Myasthenia gravis, a neuromuscular disease characterized by weakness and fatigue, is typically divided into five types: congenital myasthenia gravis, generalized myasthenia gravis, ocular myasthenia gravis, transient neonatal myasthenia gravis, and juvenile myasthenia gravis, depending on time of disease onset, the cause of the neuromuscular dysfunction, and the muscle groups affected.
Some patients may be classified as having multiple types.
Congenital myasthenia gravis
Congenital myasthenia gravis is defined by its cause: a genetic defect typically inherited from both parents, rather than an autoimmune disease in which immune system attacks damage communication between nerves and muscles — the cause of the other forms of this disease.
Congenital myasthenia gravis appears to result from changes in genes involved in neuro-muscular communication or communication between nerve and muscle cells. In some cases, genes encoding for the acetylcholine receptor itself may be affected.
The various types of congenital myasthenia gravis are defined by the location and type of genetic defect that causes poor neuromuscular signaling.
Ocular myasthenia gravis
In ocular myasthenia gravis, the muscles that move the eyes and control the eyelids are weakened and easily fatigued. Symptoms include drooping eyelids and double vision.
While many patients with other forms of myasthenia gravis first experience symptoms in the muscles around the eyes as well, patients with ocular myasthenia gravis only have symptoms in these muscles, and the weakness and fatigue do not spread to other muscle groups.
Generalized myasthenia gravis
In patients with generalized myasthenia gravis, muscle weakness and fatigue are not confined to the eye muscles or other specific muscle groups. It may spread to the facial muscles as well as the limbs.
In approximately 10 percent of these patients, muscle weakness spreads to the respiratory muscles or muscles of the throat and jaw. This can make breathing quite difficult, and can be extremely serious. Such episodes are called a “myasthenic crisis.”

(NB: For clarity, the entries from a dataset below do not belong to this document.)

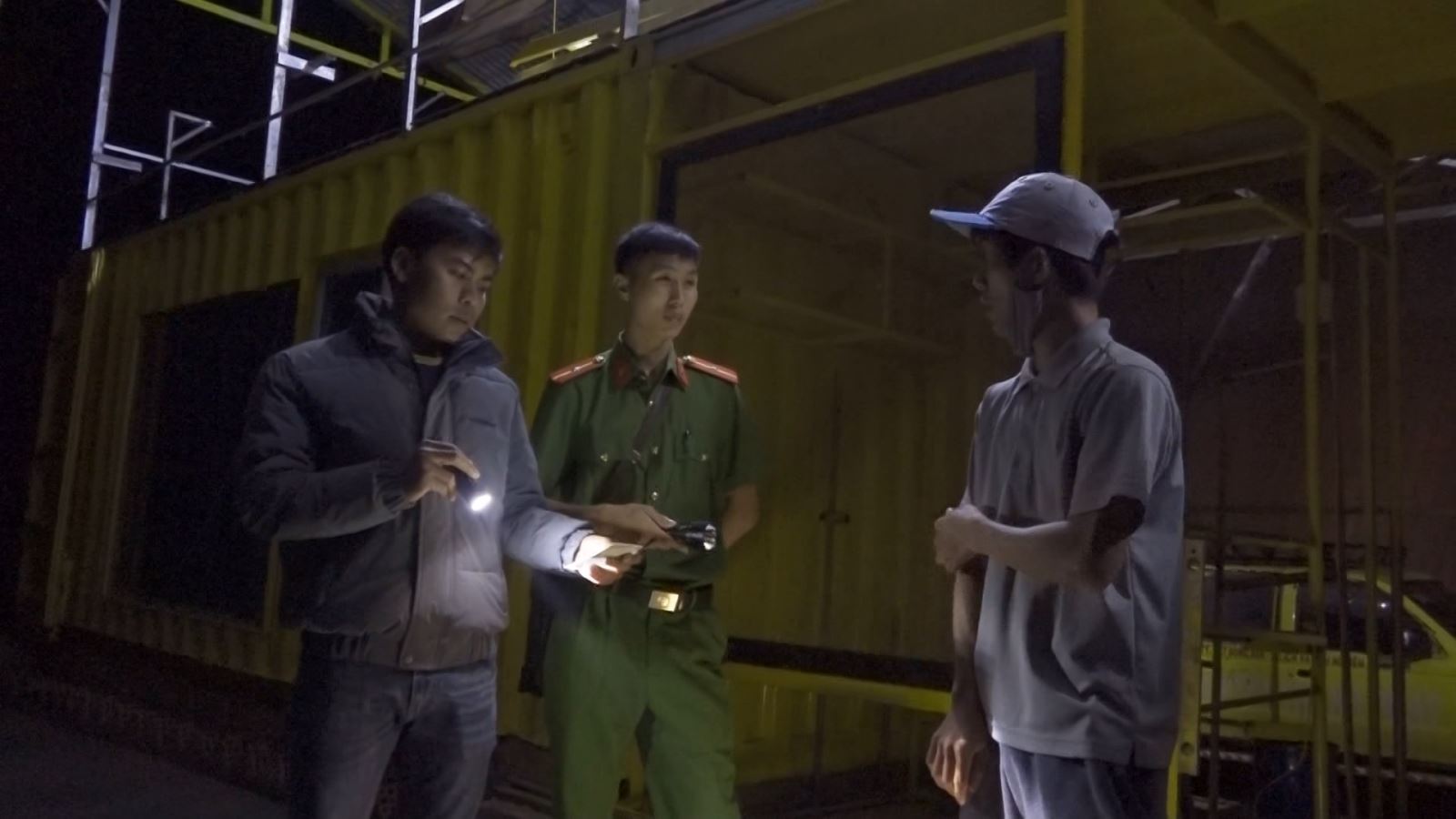 Tăng cường công tác quản lý đất đai và trật tự xây dựng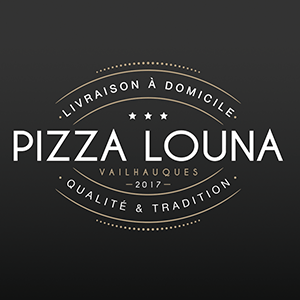 Pizza Louna place picture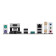 ASUS PRIME H610M-A LGA 1700 DDR5 micro ATX Motherboard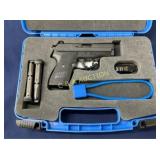 (780EP) SIG SAUER P233 40CAL.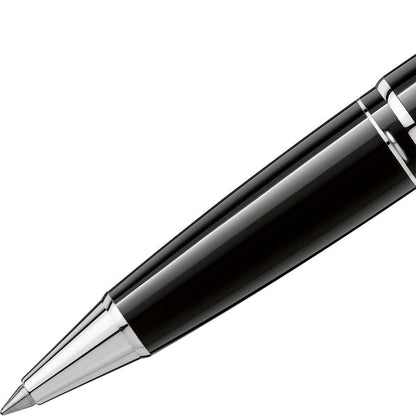 Montblanc PIX Black Rollerball Pen 114796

Transient neonatal myasthenia gravis
Infants born to mothers with myasthenia gravis may develop symptoms of the disease about 48 hours after birth.

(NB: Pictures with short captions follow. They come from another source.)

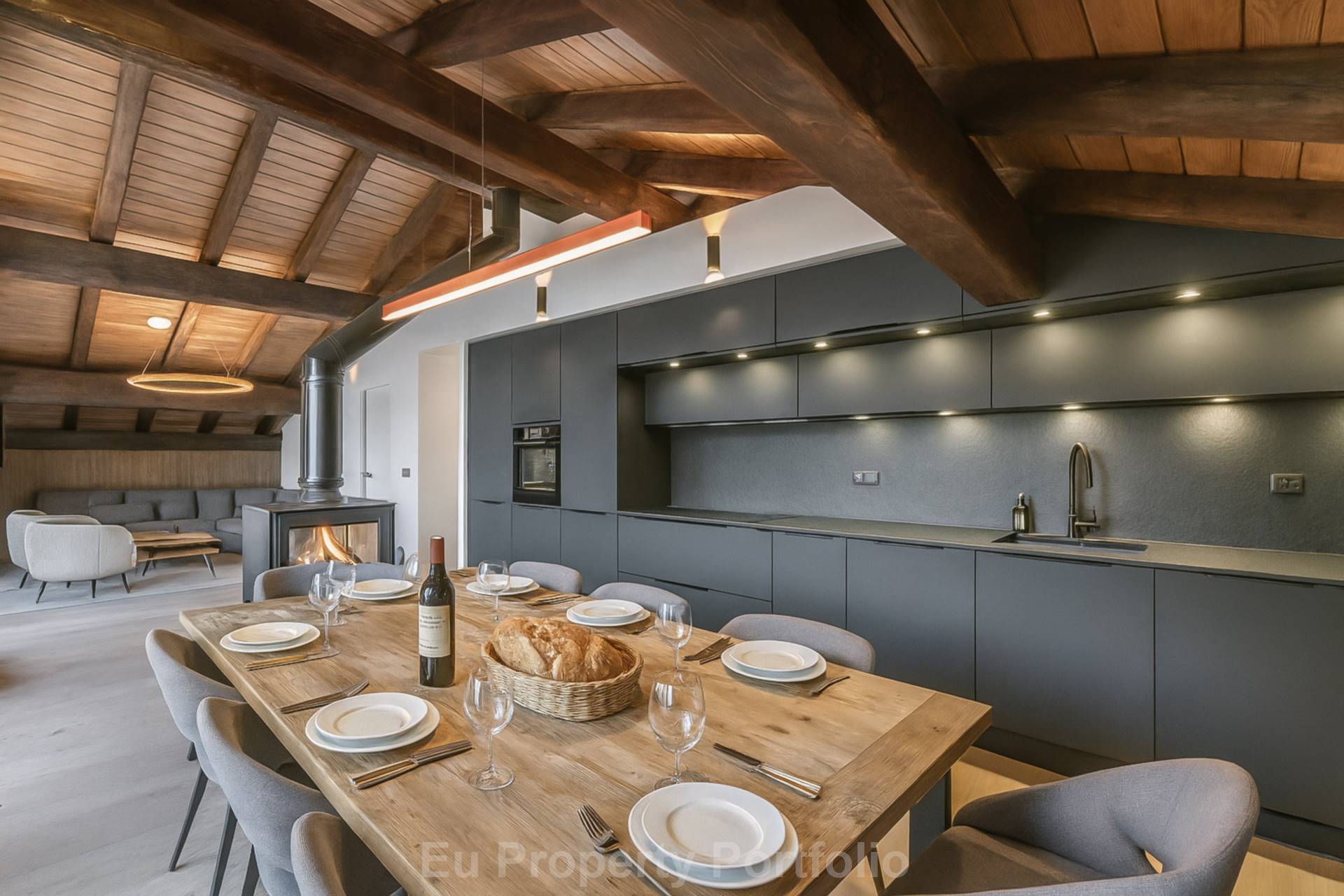 Courchevel La Tania, Image 6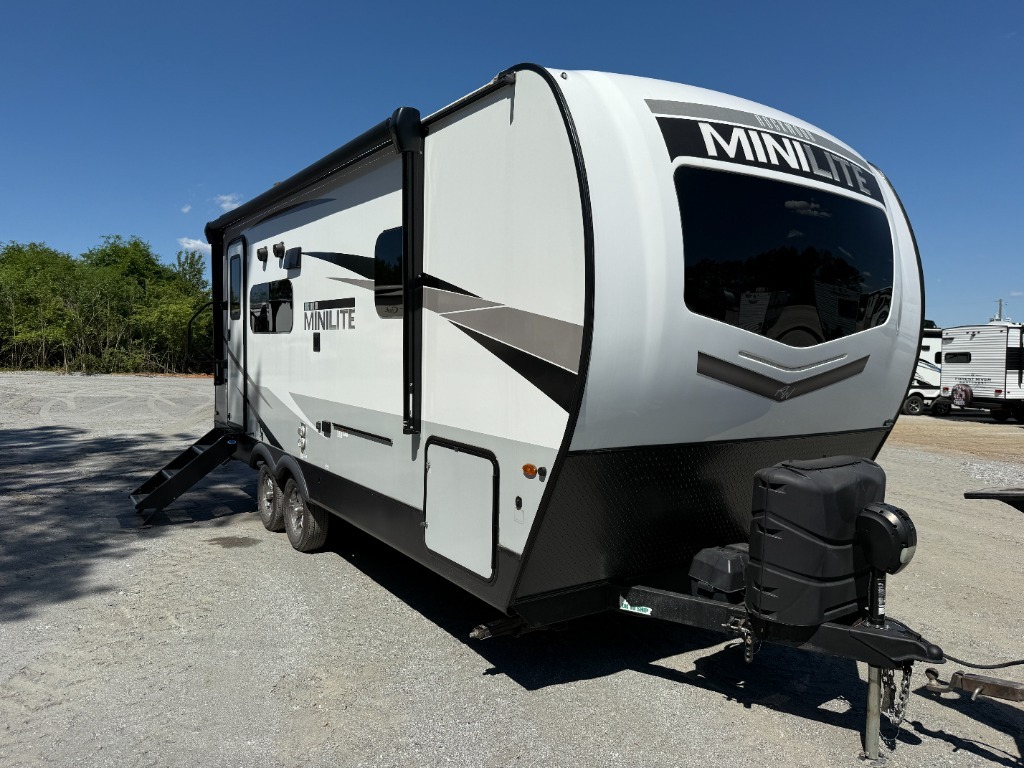 2023 Forest River Rv Rockwood Mini Lite 2205S RV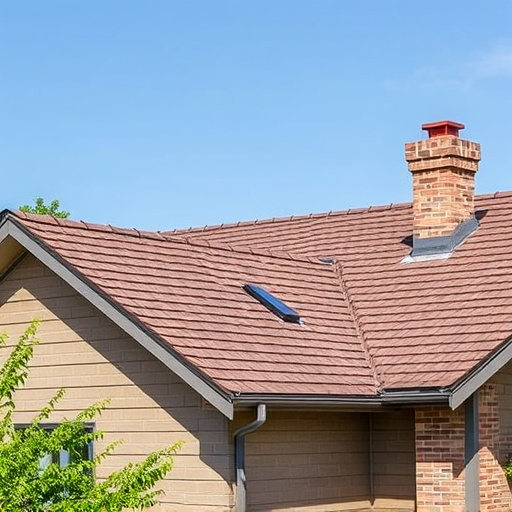 roofing upgrade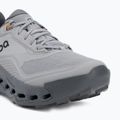 Men's trekking shoes On Cloudhorizon 2 alloy/rock 7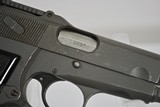 BROWNING HI POWER MADE BY JOHN INGLIS IN CANADA - SALE PENDING - 8 of 11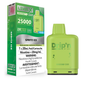 Level X Drip’n Boost G2 25K-Spritz Ice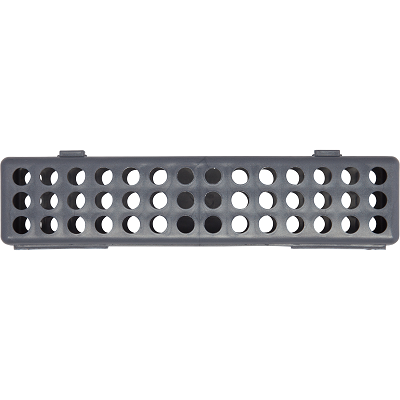 Steri-Container, Standard, 10 to 14 Instruments, 8 1/8" x 1 7/8" x 1 7/8", Gray, 1/Pk, 50Z900I thumbnail 14
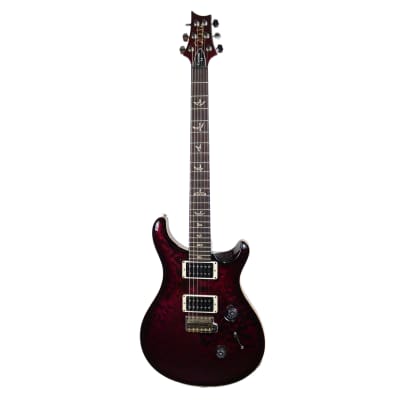 PRS Custom 24 Floyd 10-Top | Reverb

Symptoms can include impaired sucking and swallowing, a weak cry, and respiratory insufficiency. While serious, the symptoms typically disappear within days or weeks.
Juvenile myasthenia gravis
In juvenile myasthenia gravis, symptoms begin before the onset of puberty.

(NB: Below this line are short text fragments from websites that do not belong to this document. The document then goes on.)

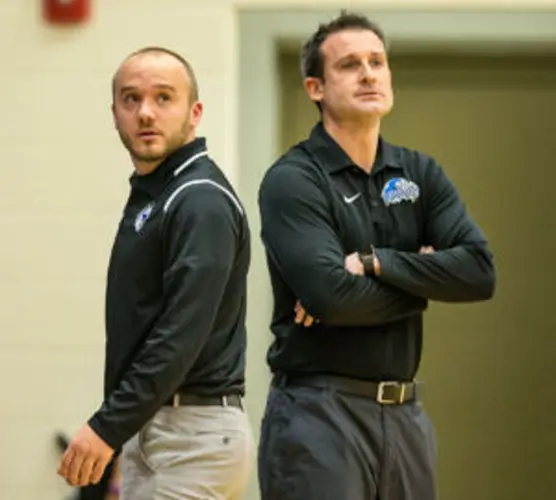 “It's time to try something new”: Joe Tynon accepts coaching position at Fremont High School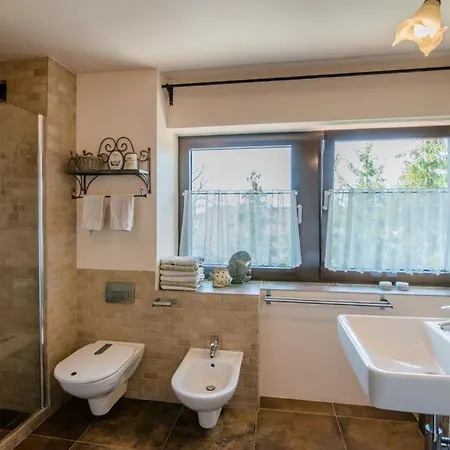 Ruda Сasa de vacaciones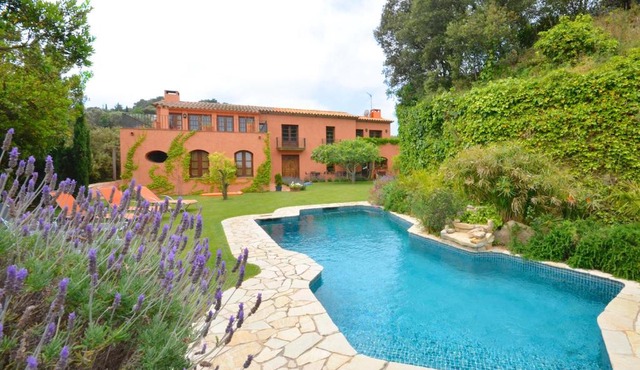 CASA OLINDA - REF 369 in Begur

Juvenile myasthenia gravis in its most benign form is confined to the eye muscles, but severe cases involving other muscle groups are known. Symptoms can range from clumsiness to difficulty in swallowing and tiring easily.
Young patients are less likely to test positive for the acetylcholine receptor antibodies that characterize generalized or ocular myasthenia gravis in adults. Juvenile myasthenia gravis patients are also more likely to achieve remission than adult patients, but periods of remission can give way to relapses.
Because many of these patients have thymic dysplasia, or abnormal growth, a possible treatment is surgically removing the thymus.